Algebraic and Statistical Properties of the Ordinary Least Squares Interpolator
Dennis Shen, Dogyoon Song, Peng Ding, Jasjeet S. Sekhon
TL;DR
This work analyzes the ordinary least squares (OLS) interpolator in the overparameterized regime, establishing high-dimensional algebraic analogs of classical results such as leave-$k$-out formulas, Cochran's formula, and the Frisch–Waugh–Lovell theorem for the minimum $\ell_2$-norm OLS. It shows that the OLS interpolator remains optimal among linear unbiased estimators in a high-dimensional sense (Gauss–Markov extension) and provides a novel, unbiased variance estimator under homoskedasticity for the classical regime, with conservative bias in high dimensions. The paper also develops row- and column-partitioned regression results to analyze generalization, omitted-variable bias in observational studies, and covariate adjustment in randomized experiments, linking algebraic decompositions to causal inference. Complemented by simulations under multiple covariate models, the results illuminate when benign overfitting occurs and how to perform reliable inference and treatment-effect estimation in high-dimensional settings.
Abstract
Deep learning research has uncovered the phenomenon of benign overfitting for overparameterized statistical models, which has drawn significant theoretical interest in recent years. Given its simplicity and practicality, the ordinary least squares (OLS) interpolator has become essential to gain foundational insights into this phenomenon.
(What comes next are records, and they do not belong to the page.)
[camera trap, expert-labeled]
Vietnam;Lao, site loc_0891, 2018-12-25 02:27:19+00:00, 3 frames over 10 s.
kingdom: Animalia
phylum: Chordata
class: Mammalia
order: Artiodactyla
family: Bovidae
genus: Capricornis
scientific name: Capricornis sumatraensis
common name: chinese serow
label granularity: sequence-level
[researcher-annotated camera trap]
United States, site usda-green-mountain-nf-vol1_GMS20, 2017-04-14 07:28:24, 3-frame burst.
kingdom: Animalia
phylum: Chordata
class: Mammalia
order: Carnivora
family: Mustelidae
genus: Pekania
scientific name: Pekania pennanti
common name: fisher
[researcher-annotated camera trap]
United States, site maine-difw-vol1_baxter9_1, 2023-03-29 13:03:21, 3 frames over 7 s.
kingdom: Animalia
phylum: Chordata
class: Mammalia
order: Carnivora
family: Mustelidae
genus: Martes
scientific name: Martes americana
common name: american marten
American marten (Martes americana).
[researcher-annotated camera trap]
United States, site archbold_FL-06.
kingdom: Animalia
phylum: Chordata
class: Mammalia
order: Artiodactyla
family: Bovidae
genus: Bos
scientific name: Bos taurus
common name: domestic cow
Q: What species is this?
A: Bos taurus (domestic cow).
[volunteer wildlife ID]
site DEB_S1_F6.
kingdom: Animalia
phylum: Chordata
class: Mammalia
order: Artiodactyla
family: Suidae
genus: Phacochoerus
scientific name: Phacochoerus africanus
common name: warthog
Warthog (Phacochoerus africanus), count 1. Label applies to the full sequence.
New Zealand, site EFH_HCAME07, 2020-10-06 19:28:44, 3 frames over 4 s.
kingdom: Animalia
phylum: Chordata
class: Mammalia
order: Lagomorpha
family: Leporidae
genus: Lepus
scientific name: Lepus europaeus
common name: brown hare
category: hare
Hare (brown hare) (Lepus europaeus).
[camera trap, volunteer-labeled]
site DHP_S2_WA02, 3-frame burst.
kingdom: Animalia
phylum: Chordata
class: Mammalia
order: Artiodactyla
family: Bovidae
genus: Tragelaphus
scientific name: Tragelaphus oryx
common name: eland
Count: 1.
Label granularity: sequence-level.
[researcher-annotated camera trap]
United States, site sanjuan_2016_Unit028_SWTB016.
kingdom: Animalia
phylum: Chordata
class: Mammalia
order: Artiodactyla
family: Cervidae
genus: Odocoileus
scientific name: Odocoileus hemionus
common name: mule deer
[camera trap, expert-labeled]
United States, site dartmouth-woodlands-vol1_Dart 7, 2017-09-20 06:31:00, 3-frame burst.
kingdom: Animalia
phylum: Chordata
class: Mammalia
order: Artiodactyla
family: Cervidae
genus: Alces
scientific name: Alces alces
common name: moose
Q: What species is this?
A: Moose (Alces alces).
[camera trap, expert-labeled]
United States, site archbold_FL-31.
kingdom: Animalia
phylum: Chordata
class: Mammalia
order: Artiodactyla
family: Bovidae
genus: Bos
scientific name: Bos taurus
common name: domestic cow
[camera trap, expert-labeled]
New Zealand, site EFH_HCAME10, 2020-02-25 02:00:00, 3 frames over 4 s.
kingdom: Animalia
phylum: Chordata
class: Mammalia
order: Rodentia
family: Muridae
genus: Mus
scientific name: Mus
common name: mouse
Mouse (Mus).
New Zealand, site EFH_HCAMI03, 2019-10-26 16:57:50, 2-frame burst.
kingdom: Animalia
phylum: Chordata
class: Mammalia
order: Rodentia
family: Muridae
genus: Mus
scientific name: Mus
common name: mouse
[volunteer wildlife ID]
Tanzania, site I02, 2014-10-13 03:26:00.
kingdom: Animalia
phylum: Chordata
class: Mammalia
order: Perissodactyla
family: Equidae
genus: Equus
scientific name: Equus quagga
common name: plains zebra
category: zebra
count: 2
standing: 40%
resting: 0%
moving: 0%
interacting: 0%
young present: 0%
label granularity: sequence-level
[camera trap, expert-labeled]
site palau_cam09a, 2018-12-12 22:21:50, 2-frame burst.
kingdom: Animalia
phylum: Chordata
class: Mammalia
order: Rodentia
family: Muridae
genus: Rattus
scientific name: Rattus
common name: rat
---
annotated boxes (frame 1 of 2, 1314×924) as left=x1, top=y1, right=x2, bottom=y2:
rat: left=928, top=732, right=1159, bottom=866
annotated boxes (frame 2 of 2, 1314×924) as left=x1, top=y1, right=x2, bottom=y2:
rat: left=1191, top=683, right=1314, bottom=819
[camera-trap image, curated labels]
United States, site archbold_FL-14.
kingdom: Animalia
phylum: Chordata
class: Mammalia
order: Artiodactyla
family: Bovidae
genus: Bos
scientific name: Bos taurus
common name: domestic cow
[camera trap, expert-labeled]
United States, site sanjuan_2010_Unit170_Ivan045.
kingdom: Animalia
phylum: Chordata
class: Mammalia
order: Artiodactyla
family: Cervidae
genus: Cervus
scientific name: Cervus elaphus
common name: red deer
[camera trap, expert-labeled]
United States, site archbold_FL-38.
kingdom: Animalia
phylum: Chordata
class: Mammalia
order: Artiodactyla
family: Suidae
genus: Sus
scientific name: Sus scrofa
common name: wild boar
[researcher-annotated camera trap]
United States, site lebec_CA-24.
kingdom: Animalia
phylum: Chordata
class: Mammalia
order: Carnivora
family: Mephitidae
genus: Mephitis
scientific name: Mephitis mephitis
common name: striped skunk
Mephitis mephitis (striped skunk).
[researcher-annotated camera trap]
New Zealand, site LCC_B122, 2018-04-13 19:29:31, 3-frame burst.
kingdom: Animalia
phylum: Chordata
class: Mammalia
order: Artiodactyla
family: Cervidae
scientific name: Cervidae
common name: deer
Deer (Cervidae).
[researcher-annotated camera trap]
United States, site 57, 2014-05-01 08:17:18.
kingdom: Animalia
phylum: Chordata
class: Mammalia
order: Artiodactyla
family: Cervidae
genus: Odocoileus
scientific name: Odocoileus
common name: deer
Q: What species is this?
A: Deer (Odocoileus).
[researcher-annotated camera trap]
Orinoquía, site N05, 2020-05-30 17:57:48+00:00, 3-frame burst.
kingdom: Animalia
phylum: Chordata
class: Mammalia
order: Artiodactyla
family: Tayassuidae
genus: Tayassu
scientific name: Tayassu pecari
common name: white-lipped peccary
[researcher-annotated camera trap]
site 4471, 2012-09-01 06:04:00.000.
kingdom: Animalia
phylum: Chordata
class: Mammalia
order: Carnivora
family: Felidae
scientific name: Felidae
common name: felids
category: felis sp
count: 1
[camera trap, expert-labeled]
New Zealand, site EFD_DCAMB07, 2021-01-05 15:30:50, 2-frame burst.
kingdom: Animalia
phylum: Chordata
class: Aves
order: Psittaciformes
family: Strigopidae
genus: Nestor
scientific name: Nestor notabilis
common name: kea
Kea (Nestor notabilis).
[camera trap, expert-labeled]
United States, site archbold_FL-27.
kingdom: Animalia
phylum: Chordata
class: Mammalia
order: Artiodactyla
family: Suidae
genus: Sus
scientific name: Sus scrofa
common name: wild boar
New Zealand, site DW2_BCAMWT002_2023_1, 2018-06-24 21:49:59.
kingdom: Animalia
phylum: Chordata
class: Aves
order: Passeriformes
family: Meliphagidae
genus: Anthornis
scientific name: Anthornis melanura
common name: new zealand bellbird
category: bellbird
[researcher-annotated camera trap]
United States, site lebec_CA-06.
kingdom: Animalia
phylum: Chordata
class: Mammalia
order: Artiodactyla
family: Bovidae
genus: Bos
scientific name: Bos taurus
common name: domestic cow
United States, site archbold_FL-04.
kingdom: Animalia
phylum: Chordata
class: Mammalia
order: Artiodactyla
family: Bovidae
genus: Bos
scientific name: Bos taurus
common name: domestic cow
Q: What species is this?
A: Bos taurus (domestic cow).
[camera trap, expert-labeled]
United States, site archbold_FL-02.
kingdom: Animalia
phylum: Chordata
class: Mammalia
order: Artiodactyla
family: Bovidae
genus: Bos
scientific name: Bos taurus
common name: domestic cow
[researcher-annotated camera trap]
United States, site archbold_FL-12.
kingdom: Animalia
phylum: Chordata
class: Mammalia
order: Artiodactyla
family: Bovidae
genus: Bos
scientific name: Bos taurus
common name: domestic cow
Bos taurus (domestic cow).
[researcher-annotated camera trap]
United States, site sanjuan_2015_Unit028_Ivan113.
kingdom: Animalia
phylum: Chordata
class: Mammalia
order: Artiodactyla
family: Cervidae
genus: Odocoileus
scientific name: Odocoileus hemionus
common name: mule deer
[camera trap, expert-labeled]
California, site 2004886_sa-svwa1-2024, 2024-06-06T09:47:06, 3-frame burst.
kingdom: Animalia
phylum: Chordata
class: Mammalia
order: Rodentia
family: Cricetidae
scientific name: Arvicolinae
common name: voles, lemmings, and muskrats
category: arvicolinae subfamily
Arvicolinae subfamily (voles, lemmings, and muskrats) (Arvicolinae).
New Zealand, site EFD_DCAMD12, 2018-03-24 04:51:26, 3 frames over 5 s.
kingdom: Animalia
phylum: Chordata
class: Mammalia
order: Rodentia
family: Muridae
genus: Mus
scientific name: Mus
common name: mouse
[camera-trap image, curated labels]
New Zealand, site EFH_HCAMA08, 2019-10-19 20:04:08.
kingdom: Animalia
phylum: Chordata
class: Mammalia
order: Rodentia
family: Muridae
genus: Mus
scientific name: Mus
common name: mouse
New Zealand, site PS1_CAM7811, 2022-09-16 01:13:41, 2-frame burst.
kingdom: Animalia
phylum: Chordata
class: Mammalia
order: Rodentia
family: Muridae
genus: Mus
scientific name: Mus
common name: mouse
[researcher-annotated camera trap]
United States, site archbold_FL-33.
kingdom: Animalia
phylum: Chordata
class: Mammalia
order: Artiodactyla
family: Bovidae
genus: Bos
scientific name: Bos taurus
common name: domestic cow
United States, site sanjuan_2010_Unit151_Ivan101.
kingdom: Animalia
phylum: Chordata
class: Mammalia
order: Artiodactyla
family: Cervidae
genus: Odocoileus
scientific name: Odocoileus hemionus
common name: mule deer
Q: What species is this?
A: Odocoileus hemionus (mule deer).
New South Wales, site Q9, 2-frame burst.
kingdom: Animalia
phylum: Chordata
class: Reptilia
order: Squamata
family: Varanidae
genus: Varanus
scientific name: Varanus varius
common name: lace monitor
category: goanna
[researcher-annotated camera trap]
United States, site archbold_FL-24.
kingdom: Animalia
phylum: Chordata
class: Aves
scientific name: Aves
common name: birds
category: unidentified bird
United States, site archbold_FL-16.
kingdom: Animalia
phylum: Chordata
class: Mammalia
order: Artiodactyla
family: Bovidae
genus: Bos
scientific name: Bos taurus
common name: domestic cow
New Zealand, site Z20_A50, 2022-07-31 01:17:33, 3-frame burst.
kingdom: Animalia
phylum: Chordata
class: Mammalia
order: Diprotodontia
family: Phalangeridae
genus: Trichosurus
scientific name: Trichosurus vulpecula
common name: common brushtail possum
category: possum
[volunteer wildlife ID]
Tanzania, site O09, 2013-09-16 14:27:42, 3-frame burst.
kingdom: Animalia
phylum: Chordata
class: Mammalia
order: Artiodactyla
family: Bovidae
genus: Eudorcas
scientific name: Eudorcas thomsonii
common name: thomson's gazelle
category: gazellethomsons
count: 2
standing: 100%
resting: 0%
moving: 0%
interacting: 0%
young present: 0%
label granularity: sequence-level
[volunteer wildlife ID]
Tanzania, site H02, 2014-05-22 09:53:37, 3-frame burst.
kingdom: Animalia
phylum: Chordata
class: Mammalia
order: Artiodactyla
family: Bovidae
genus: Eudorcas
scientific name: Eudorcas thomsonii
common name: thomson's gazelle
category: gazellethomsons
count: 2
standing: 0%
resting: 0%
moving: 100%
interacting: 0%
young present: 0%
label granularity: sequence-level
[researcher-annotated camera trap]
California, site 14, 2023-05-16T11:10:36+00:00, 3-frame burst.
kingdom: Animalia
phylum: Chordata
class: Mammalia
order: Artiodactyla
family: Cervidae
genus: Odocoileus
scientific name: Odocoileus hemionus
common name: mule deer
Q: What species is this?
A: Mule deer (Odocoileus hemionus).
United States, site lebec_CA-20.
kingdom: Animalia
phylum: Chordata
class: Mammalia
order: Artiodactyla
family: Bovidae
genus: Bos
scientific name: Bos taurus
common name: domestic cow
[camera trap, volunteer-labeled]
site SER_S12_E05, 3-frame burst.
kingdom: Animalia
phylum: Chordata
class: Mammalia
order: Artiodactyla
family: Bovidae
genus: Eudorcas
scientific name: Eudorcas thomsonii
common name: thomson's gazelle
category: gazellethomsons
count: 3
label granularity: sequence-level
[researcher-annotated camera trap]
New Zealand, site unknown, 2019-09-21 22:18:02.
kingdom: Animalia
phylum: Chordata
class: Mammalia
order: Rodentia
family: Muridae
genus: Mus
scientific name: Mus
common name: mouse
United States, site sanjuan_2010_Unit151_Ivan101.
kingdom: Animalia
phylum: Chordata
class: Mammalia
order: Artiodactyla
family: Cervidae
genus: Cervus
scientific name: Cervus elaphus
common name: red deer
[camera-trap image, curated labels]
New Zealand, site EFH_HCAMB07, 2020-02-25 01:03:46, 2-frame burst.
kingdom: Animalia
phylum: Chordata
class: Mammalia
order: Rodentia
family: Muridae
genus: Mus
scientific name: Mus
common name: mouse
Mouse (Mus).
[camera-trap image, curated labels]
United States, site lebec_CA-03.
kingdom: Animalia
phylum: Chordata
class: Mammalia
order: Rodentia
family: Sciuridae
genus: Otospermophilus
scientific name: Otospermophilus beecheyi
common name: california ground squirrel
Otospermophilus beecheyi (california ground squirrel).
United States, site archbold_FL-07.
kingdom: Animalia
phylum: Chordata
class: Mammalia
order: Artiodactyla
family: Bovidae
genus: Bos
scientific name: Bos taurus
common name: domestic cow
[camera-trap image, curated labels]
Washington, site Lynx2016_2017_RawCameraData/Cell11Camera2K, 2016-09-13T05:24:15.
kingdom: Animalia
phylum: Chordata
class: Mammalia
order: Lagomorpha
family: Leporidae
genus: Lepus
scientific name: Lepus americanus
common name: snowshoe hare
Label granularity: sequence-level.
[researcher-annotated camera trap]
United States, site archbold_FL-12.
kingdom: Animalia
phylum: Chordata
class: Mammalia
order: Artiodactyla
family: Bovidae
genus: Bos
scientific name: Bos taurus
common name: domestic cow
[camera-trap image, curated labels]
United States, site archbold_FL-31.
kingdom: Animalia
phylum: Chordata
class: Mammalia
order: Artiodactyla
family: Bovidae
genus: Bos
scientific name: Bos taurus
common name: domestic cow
While properties of OLS are well established in classical, underparameterized settings, its behavior in high-dimensional, overparameterized regimes is less explored (unlike for ridge or lasso regression) though significant progress has been made of late. We contribute to this growing literature by providing fundamental algebraic and statistical results for the minimum $\ell_2$-norm OLS interpolator. In particular, we provide algebraic equivalents of (i) the leave-$k$-out residual formula, (ii) Cochran's formula, and (iii) the Frisch-Waugh-Lovell theorem in the overparameterized regime. These results aid in understanding the OLS interpolator's ability to generalize and have substantive implications for causal inference. Under the Gauss-Markov model, we present statistical results such as an extension of the Gauss-Markov theorem and an analysis of variance estimation under homoskedastic errors for the overparameterized regime. To substantiate our theoretical contributions, we conduct simulations that further explore the stochastic properties of the OLS interpolator.